::: TEXTAUSZUG

Martin Luther King: „Ich bin auf dem Gipfel des Berges gewesen.“ Reden, Edition Nautilus, Hamburg 2016, 106 Seiten, 24 Euro, ISBN 978-3-96054-021-2.

In diesen Wochen, in denen vielfach an die Ermordung Martin Luther Kings durch einen weißen Rassisten in Memphis am 4. April 1968, vor fünfzig Jahren, erinnert wird, steht die Radikalisierung des späten Martin Luther King während seines letzten Lebensjahres allzu selten im Mittelpunkt. Mit „Radikalisierung“ ist dabei eine deutliche Hinwendung zu libertären Inhalten gemeint, auch wenn sie noch immer in die zuweilen pathetisch-religiöse Sprache des Baptisten-Pastors gehüllt war. Davon zeugt ein Band der Edition Nautilus aus dem Jahre 2016 mit einem Vorwort des Anarchisten Ilija Trojanow, der fünf der letzten Reden und Predigten Kings wieder gibt, vom August 1967 bis hin zu einem Tag vor seiner Ermordung, als er am 3. April 1968 in der Mason Temple Church in Memphis zur Intensivierung des laufenden Müllarbeiterstreiks der Schwarzen in der Stadt aufrief.

::::::

■ AUFGABENSTELLUNG ■
Nenne jede Jahreszahl, die im Textauszug vorkommt, und führe sie nur einmal auf. Ordne sie aufsteigend.

::: DATENÜBERSICHT

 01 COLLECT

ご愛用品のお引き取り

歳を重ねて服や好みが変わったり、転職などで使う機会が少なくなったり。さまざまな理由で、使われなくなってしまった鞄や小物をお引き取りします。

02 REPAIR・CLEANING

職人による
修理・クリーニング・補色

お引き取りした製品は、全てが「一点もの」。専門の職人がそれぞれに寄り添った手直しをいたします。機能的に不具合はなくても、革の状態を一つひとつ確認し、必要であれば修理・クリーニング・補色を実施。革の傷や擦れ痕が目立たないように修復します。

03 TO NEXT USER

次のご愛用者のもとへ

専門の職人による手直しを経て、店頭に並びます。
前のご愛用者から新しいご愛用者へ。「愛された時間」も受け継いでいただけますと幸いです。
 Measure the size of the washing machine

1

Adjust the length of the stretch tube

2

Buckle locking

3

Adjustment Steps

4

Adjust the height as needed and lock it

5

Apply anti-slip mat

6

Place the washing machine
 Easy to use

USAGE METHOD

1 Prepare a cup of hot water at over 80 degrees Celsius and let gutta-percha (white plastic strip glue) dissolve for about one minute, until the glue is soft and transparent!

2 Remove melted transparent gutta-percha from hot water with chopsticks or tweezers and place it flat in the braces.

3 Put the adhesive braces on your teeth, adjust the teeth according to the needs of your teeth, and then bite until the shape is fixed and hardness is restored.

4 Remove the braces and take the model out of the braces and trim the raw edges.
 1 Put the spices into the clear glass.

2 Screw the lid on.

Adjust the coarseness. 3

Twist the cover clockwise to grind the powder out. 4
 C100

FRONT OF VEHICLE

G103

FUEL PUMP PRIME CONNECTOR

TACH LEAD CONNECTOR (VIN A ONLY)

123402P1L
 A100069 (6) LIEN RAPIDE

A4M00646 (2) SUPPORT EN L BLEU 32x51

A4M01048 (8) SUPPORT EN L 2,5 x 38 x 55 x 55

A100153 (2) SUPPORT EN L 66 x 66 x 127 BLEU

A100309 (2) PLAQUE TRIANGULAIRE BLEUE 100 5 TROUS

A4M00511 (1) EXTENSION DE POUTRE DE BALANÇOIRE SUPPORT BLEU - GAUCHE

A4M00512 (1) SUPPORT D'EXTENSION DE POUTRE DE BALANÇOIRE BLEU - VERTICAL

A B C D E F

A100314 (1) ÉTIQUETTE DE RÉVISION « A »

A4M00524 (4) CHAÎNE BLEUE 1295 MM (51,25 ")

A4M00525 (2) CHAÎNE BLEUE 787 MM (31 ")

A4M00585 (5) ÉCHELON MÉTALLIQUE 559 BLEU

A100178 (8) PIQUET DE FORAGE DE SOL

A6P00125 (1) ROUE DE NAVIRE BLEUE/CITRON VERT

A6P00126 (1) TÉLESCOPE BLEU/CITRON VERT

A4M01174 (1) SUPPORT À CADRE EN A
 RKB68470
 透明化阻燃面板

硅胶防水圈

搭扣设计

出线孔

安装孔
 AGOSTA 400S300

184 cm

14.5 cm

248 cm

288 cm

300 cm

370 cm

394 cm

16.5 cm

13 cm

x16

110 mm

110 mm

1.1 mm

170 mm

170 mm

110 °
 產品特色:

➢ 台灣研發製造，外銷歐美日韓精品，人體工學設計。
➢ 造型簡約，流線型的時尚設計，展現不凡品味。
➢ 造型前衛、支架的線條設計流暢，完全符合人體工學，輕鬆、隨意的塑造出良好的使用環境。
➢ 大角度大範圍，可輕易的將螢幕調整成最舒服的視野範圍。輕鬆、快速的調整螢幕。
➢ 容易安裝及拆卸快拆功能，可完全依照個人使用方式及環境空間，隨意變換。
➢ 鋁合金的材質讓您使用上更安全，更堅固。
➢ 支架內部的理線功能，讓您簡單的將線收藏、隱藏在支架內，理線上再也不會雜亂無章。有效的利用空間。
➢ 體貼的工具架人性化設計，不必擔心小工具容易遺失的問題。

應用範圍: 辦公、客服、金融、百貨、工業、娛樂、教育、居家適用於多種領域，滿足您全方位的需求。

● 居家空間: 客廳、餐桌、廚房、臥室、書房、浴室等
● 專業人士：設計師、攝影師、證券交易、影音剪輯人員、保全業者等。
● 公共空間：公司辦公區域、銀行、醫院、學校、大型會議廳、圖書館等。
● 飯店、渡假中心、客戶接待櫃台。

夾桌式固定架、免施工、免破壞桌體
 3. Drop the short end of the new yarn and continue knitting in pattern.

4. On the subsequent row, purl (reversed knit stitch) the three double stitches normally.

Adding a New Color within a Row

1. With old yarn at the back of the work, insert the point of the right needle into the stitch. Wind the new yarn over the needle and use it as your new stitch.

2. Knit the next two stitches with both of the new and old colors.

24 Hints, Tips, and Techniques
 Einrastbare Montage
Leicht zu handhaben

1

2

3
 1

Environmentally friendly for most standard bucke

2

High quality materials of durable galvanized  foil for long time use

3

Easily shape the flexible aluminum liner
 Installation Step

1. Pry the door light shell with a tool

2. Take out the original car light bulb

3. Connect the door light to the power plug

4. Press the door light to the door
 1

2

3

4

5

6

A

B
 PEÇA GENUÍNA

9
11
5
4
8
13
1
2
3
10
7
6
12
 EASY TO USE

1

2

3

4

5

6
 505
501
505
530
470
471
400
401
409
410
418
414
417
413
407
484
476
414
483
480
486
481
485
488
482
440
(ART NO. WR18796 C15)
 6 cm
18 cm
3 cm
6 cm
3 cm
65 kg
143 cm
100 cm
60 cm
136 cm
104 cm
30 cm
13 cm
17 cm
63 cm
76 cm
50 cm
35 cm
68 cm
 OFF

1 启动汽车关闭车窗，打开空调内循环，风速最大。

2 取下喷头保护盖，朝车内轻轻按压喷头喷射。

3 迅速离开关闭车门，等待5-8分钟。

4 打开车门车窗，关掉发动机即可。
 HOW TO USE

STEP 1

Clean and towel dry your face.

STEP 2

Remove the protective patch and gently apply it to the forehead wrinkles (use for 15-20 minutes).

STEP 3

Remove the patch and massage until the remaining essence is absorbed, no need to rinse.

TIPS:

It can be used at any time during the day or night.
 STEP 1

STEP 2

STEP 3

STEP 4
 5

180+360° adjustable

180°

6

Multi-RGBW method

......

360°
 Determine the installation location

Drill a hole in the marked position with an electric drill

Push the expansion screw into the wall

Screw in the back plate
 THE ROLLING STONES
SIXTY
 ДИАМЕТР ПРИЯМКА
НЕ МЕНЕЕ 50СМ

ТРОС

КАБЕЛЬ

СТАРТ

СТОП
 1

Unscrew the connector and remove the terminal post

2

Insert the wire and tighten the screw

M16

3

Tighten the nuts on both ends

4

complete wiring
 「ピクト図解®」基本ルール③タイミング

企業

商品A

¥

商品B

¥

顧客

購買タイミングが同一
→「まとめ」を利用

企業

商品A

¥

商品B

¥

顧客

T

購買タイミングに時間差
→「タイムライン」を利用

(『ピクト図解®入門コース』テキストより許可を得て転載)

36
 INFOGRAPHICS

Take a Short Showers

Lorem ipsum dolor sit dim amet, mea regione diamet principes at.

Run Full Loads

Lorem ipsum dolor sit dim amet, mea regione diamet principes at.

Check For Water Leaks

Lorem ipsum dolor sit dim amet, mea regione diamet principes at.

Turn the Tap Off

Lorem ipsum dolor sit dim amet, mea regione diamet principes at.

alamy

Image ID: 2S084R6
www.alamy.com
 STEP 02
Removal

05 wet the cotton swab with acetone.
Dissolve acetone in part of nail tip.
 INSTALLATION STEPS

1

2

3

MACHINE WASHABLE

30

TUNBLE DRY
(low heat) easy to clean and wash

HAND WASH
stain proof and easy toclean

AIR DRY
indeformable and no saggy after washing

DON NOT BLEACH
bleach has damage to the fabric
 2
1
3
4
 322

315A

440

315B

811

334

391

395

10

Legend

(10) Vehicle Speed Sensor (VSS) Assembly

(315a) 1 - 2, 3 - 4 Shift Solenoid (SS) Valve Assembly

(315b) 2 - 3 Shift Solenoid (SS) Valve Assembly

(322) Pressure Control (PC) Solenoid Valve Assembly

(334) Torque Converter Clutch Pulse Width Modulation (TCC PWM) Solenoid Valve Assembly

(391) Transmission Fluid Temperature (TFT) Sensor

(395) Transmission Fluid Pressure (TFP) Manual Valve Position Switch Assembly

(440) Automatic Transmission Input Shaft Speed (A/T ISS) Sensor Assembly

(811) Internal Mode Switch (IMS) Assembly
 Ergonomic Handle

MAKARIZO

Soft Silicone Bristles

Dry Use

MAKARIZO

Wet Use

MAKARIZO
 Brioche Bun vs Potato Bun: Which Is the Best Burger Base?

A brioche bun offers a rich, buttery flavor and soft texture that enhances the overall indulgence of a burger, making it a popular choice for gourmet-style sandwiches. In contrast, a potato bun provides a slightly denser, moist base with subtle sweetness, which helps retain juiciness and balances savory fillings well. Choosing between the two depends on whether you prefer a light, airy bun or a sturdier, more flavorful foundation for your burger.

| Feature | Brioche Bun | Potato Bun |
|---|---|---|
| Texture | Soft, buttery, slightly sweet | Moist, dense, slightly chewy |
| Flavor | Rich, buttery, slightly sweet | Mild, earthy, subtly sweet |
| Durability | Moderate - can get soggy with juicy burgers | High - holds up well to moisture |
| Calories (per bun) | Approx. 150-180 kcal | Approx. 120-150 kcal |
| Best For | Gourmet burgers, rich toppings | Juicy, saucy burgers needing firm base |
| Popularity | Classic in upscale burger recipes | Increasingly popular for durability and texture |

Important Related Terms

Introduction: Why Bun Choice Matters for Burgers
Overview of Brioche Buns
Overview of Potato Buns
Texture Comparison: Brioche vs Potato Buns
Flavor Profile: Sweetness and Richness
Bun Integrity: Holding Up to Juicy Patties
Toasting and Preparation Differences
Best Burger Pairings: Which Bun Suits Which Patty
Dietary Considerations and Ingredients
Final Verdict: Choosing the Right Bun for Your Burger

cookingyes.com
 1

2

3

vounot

::::::

■ LÖSUNG ■
1967, 1968, 2016